Realizador e compositor conhecem-se há 20 anos. E é dessa amizade que nasce "Man in Black". Um filme sobre a vida do dissidente depois de se ter exilado na Alemanha, mas também da vontade de Wang Bing de olhar para a Revolução Cultural (1966-1976).
Wang Bing assume que "é impossível dizer em qual dos dois estava mais interessado" quando decidiu fazer o filme: se em Wang Xilin se no período que fortaleceu Mao Tsé-Tung no governo e no Partido Comunista chinês.
"Primeiro que tudo estava bastante interessado em Wang Xilin enquanto personagem. Gosto bastante da sua música. Não podemos separar a música, a pessoa, e a experiência pessoal de Wang Xilin da História chinesa. Está tudo ligado à realidade política", afirmou.
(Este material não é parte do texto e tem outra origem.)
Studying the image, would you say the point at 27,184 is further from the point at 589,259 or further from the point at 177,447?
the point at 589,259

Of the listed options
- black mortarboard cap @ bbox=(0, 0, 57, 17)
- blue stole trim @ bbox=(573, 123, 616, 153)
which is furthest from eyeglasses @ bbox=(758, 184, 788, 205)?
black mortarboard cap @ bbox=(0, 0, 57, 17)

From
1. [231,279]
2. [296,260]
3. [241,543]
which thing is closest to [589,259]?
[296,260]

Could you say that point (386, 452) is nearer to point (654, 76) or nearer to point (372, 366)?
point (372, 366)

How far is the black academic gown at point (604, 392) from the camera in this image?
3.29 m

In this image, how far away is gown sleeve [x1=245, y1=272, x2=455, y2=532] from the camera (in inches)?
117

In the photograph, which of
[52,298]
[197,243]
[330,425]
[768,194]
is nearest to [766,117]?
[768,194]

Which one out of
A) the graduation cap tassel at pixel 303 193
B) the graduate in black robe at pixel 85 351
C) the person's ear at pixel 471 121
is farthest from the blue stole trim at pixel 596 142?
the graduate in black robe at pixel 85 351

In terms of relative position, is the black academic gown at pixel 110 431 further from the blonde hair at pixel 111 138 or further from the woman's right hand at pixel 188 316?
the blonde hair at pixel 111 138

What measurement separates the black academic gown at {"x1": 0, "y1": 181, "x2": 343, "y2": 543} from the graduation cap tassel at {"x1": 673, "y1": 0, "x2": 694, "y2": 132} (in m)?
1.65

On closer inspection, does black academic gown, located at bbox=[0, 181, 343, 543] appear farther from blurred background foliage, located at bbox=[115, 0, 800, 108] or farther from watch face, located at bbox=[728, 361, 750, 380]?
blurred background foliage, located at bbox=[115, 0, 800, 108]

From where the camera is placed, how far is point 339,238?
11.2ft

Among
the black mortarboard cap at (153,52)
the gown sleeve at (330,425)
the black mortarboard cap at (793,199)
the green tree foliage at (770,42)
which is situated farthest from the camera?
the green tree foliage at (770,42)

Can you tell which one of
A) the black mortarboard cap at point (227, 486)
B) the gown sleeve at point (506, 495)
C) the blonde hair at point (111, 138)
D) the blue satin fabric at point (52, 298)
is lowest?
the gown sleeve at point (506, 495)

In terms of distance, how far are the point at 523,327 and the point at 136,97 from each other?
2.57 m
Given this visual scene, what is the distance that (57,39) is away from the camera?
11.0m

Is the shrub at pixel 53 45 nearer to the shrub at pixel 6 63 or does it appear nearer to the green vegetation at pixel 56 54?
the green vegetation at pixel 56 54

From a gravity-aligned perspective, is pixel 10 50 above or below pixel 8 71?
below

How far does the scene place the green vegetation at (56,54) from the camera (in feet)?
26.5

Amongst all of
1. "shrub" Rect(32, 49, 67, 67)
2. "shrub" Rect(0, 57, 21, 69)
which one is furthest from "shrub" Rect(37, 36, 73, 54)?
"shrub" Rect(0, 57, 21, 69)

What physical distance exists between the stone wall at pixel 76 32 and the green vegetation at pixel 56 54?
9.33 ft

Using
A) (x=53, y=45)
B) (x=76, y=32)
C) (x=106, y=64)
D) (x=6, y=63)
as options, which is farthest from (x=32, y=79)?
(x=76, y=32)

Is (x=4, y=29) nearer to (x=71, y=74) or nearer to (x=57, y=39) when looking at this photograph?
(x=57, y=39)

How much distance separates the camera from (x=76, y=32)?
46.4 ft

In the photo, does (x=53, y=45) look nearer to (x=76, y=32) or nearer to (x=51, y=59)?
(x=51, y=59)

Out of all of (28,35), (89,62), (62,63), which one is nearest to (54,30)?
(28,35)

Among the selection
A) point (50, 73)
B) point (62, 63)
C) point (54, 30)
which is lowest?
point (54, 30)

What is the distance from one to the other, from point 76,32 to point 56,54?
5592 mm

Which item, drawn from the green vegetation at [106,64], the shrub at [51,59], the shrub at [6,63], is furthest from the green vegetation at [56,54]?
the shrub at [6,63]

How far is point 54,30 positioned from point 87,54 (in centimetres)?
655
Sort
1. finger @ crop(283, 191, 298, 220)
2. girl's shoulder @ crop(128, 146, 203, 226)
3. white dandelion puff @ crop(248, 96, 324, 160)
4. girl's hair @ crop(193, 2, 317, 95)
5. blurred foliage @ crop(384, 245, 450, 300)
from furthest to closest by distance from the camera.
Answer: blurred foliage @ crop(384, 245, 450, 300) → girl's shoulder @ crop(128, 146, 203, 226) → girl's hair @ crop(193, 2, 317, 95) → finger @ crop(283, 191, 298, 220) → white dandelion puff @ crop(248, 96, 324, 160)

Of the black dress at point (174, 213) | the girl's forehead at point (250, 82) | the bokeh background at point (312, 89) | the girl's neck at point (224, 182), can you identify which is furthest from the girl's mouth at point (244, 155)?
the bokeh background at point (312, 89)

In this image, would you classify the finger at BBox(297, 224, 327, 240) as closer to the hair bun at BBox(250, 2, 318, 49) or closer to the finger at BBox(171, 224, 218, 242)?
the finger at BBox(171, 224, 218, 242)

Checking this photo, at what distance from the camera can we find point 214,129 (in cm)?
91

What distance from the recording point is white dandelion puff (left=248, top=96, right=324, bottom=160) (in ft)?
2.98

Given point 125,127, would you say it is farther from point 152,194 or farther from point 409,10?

Wang Bing sublinha, no entanto, que o filme não se resume aos horrores vividos no país onde nasceu: "Quando Wang Xilin estava na China teve muitos problemas com o Governo chinês, mas quando chegou à Alemanha também se deparou com um estilo de vida a que não estava habituado, e teve muitas dificuldades de adaptação. Somos amigos há muito tempo e pensei que devia fazer um filme sobre a vida dele."
Ao longo de uma carreira com mais de 20 anos, o cineasta tem-se dedicado a documentar a pobreza, a migração, e a saúde mental na China. Em maio, levou "Youth" ao Festival de Cannes, um filme que expõe as dificuldades dos trabalhadores migrantes, na maioria jovens, que trabalham na indústria têxtil no Norte do país. Em 2018, apresentou "Dead Souls", um documentário com o testemunho de sobreviventes do campo de trabalhos forçados no deserto de Gobi, em Gansu.
O realizador admite que também já teve problemas com o regime chinês, mas prefere não falar no assunto: "No ano passado tive algumas questões com o passaporte, mas no final consegui sair da China."
Questionado sobre se vai voltar a filmar na China, responde que não sabe, porque "ainda não voltou a tentar".
"É tudo desconhecido. As questões políticas e económicas a nível global e também na China estão a mudar rapidamente. Por isso não faço ideia onde e sobre o quê vou filmar no futuro", conclui.
O DocLisboa vai decorrer entre 19 e 29 de outubro e conta com 35 estreias mundiais entre 250 filmes.